— start of DATA FOR THIS EXERCISE —

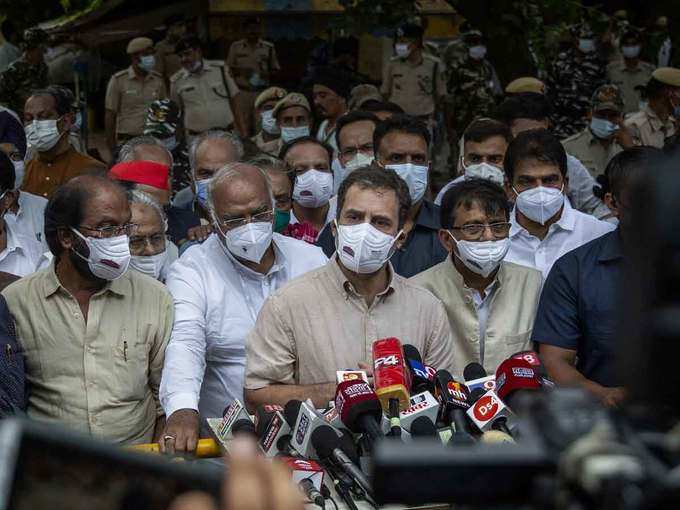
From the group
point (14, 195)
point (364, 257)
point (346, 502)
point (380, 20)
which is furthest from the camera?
point (380, 20)

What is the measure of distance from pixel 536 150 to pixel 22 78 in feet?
25.4

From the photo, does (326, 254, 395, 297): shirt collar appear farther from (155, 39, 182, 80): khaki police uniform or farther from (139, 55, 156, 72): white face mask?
(155, 39, 182, 80): khaki police uniform

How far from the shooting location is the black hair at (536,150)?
6.60 meters

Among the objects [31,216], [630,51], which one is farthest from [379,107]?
[630,51]

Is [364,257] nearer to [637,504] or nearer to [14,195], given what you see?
[14,195]

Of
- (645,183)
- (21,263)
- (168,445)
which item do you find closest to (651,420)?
(645,183)

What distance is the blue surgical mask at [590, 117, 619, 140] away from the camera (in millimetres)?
9977

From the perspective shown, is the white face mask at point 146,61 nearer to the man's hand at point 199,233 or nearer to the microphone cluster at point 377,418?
the man's hand at point 199,233

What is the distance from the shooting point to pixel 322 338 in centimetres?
496

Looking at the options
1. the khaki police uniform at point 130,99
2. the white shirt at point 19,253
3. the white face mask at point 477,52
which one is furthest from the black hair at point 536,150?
the khaki police uniform at point 130,99

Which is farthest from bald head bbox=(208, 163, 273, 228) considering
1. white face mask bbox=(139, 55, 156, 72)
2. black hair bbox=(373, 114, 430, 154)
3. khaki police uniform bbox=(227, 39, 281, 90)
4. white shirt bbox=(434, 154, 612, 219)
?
khaki police uniform bbox=(227, 39, 281, 90)

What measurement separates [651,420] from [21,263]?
5.47m

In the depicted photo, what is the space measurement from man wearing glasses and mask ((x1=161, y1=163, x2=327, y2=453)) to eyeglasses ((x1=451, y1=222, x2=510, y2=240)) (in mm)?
731

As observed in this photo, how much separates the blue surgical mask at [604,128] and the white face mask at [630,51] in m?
4.36
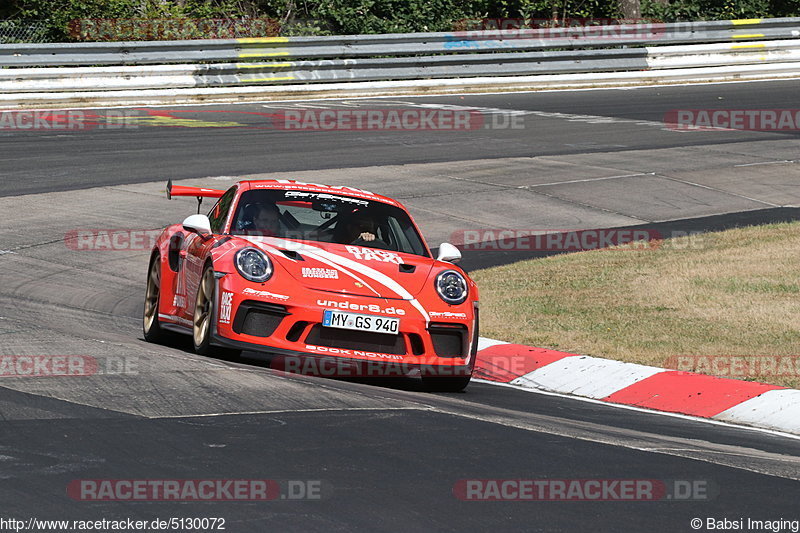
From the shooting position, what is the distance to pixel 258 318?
26.8 feet

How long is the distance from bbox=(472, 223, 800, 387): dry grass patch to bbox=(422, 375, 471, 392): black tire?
1.52 m

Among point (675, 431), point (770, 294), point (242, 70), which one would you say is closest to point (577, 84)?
point (242, 70)

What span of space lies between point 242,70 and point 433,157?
21.7ft

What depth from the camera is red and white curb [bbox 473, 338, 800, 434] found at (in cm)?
810

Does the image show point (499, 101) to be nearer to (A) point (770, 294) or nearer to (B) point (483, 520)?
(A) point (770, 294)

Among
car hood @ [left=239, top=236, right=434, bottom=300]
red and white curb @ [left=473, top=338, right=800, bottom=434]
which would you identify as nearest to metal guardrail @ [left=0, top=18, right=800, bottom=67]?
red and white curb @ [left=473, top=338, right=800, bottom=434]

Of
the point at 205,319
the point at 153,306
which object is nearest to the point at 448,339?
the point at 205,319

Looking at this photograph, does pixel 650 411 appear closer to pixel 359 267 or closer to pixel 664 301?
pixel 359 267

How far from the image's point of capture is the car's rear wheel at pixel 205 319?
838 centimetres

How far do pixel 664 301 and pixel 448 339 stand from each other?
3.67m

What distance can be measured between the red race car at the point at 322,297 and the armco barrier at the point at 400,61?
49.0ft

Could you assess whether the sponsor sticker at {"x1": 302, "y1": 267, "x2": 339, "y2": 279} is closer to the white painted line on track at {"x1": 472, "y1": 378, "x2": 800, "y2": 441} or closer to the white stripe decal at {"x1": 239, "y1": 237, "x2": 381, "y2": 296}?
the white stripe decal at {"x1": 239, "y1": 237, "x2": 381, "y2": 296}

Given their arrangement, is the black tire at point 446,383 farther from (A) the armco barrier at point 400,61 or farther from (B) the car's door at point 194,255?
(A) the armco barrier at point 400,61

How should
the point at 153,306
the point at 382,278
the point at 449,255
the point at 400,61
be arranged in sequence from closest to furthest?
the point at 382,278 → the point at 449,255 → the point at 153,306 → the point at 400,61
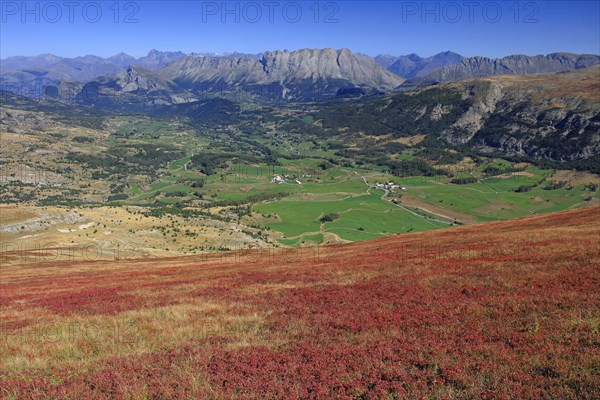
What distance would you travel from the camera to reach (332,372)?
38.7 ft

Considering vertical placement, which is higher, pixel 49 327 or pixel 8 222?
pixel 49 327

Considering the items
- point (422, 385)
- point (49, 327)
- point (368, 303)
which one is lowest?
point (49, 327)

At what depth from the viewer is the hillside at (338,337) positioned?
1102cm

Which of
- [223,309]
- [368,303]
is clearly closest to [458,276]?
[368,303]

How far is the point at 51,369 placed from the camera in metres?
13.4

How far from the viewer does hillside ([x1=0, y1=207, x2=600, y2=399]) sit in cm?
1102

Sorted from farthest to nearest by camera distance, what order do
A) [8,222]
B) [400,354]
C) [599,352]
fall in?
1. [8,222]
2. [400,354]
3. [599,352]

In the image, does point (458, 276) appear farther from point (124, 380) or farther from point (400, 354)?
point (124, 380)

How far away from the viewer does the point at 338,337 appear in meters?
15.0

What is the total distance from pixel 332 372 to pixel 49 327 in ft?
50.7

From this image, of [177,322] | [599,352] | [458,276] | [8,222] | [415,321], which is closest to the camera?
[599,352]

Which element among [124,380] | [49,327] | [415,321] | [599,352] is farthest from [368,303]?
[49,327]

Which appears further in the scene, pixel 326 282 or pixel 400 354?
pixel 326 282

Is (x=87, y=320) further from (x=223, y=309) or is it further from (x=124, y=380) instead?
(x=124, y=380)
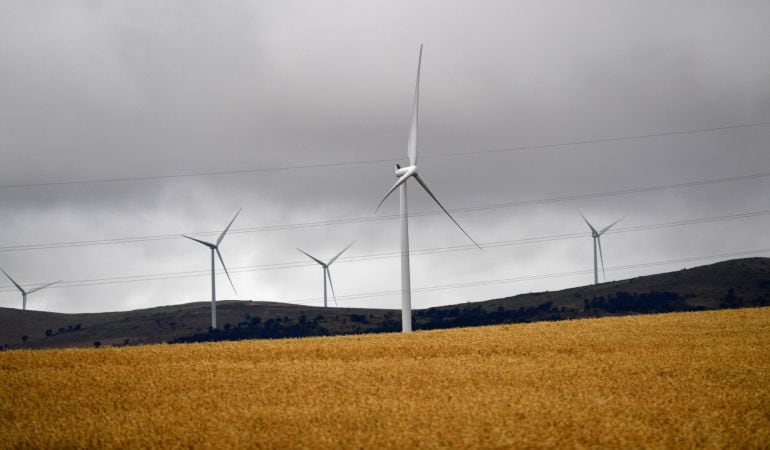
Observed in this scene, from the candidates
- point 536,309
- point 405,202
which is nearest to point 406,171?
point 405,202

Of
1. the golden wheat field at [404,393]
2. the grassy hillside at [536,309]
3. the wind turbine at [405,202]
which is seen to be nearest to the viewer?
the golden wheat field at [404,393]

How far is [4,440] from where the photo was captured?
20.8 meters

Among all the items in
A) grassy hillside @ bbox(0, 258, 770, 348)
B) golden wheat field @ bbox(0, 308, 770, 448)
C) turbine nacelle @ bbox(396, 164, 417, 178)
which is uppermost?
turbine nacelle @ bbox(396, 164, 417, 178)

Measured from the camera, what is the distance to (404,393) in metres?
25.0

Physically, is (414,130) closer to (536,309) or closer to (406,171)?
(406,171)

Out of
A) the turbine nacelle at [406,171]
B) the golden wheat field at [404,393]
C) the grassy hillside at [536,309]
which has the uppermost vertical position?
the turbine nacelle at [406,171]

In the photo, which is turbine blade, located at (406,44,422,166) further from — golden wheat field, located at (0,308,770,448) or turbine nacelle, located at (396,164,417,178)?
golden wheat field, located at (0,308,770,448)

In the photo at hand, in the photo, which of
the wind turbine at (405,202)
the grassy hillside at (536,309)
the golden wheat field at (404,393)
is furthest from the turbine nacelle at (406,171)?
the grassy hillside at (536,309)

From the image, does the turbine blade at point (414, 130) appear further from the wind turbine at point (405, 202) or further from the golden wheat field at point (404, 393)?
the golden wheat field at point (404, 393)

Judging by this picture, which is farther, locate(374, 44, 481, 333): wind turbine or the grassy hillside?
the grassy hillside

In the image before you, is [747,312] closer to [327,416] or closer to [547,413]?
[547,413]

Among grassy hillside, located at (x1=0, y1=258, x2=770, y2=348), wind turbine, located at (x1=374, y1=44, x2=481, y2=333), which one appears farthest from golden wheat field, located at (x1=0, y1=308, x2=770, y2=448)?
grassy hillside, located at (x1=0, y1=258, x2=770, y2=348)

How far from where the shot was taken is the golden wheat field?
19844 mm

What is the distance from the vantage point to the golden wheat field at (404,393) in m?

— end of DATA FOR THIS EXERCISE —

**WRITTEN EXERCISE**
Reproduce, verbatim, the lines of the records from the one containing "In the photo at hand, in the photo, which of" up to and including the final line of the records.

**FINISHED TASK**
In the photo at hand, in the photo, which of
the wind turbine at (405,202)
the grassy hillside at (536,309)
the golden wheat field at (404,393)
is furthest from the turbine nacelle at (406,171)?
the grassy hillside at (536,309)

From the image, does the turbine blade at point (414, 130) appear further from the wind turbine at point (405, 202) or further from the golden wheat field at point (404, 393)?
the golden wheat field at point (404, 393)

Judging by this picture, which is farther, locate(374, 44, 481, 333): wind turbine or the grassy hillside?
the grassy hillside

In the image before you, is [747,312] closer to [327,416] or closer to [547,413]?
[547,413]

Among grassy hillside, located at (x1=0, y1=258, x2=770, y2=348), wind turbine, located at (x1=374, y1=44, x2=481, y2=333), which one appears farthest from golden wheat field, located at (x1=0, y1=308, x2=770, y2=448)?
grassy hillside, located at (x1=0, y1=258, x2=770, y2=348)

How far from where the shot was taken is the golden wheat field?
19844 mm

What is the distance from the vantage point to the golden wheat field at (404,393) in m?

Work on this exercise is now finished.